Benzoil peroksida (BP)
merupakan antimikroba yang memiliki aktivitas membunuh P acnes dengan pelepasan agen radikal oksigen bebas dan aktivitas comedolytic. Kasus resistensi BP belum
pernah dilaporkan, sehingga dipilih sebagai terapi lini pertama dalam
penanganan acne. BP tersedia dengan
kekuatan 2,5-10% dalam bentuk sediaan topikal krim, gel, sabun muka, dan
lain-lain (Zaenglein et al., 2016).
Retinoid merupakan
turunan vitamin A yang berfungsi mencegah pembentukan komedo dengan menormalkan
deskuamasi epitel folikular. Beberapa retinoid topikal yang umum digunakan
adalah tretinoin, tazaroten, dan adapalene. Tretinoin bersifat komedolitik dan
antiinflamasi poten. Secara umum, semua retinoid dapat memiliki efek samping
dermatitis kontak iritan, sehingga pasien disarankan untuk menggunakan obat ini
tiap dua malam sekali pada beberapa minggu awal penggunaan untuk mengurangi
efek iritasi. Tretinoin bersifat photolabile sehingga disarankan diaplikasikan
pada malam hari (Haider, 2004).
Antibiotik topikal
memiliki aktivitas dan efikasi yang lebih baik jika dikombinasikan dengan BP
atau topikal antibiotik lainnya. Penggunaan monoterapi antibiotik topikal tidak
disarankan karena dapat menimbulkan resiko resistensi antibiotik. Contoh
regimen terapi antibiotik topikal yang digunakan yaitu eritromisin 3% - BP 5%, klindamisin 1% - BP 5%, dan
klindamisisn 1% - BP 3,75% (Zaenglein et
al., 2016).
Antibiotik oral
atau sistemik juga dapat menjadi pilihan dalam penanganan kasus acne terutama dalam tingkat keparahan
yang lebih tinggi, dikombinasikan dengan retinoid topikal dan BP. Antibiotik
oral yang direkomendasikan diantaranya doksisiklin, minosiklin, tetrasiklin,
makrolida, trimethoprim-sulfamethoxazole, dan lain-lain. Golongan tetrasiklin
dapat dijadikan sebagai lini pertama antibiotik oral pada kasus acne menengah hingga parah, kecuali pada
pasien dengan kontraindikasi tertrasiklin (pasien hamil, usia <8 tahun, atau
alergi). Doksisiklin dan minosiklin (derivat tetrasiklin) diketahui memiliki
efektifitas yang lebih baik dibandingkan dengan tetrasiklin (Garner, 2012).
***
# [TUGAS PENGERJAAN]
1) Menurut kutipan bacaan, pada rentang kekuatan berapa benzoil peroksida tersedia?
2) Apakah tiap pernyataan ini sesuai dengan kutipan bacaan? Jawab ya atau tidak, lalu kutip kata-kata penentunya. (a) Tretinoin disarankan diaplikasikan pada pagi hari. (b) Monoterapi antibiotik topikal tidak disarankan. (c) Doksisiklin lebih efektif daripada tetrasiklin.
Jadikan kutipan bacaan di atas satu-satunya acuan.

# [INFORMASI SUMBER]
***
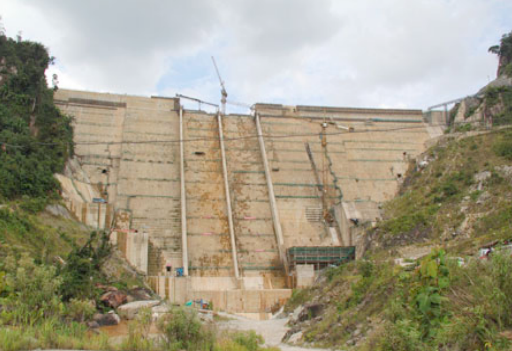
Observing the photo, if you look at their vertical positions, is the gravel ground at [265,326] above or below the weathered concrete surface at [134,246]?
***
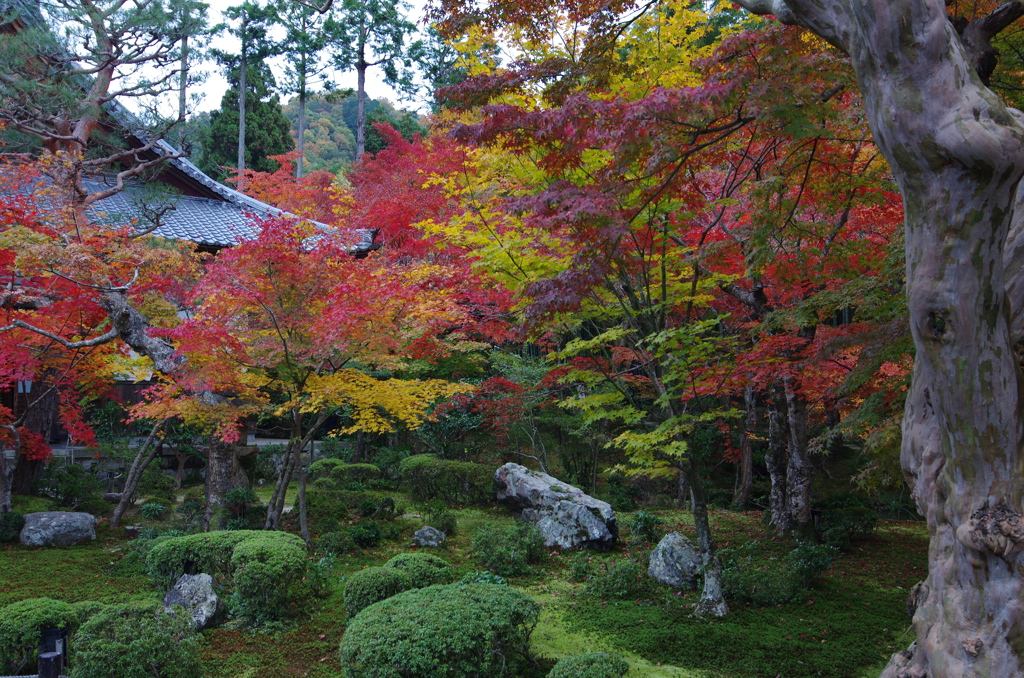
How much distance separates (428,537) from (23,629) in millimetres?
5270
***
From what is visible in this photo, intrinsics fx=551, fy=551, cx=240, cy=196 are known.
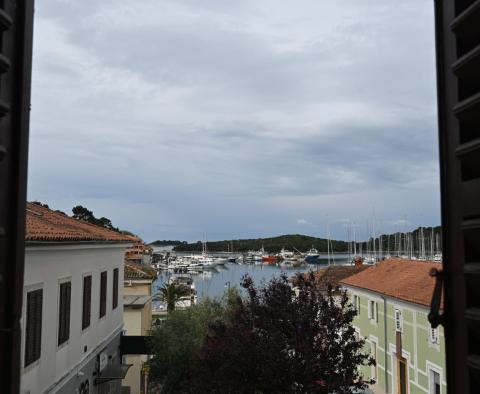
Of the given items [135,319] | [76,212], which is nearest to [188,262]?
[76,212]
***
# [JAWABAN PER TUGAS]
1) Benzoil peroksida tersedia dengan kekuatan 2,5-10%.

2)
(a) Tidak: "Tretinoin bersifat photolabile sehingga disarankan diaplikasikan pada malam hari"
(b) Ya: "Penggunaan monoterapi antibiotik topikal tidak disarankan karena dapat menimbulkan resiko resistensi antibiotik"
(c) Ya: "Doksisiklin dan minosiklin (derivat tetrasiklin) diketahui memiliki efektifitas yang lebih baik dibandingkan dengan tetrasiklin"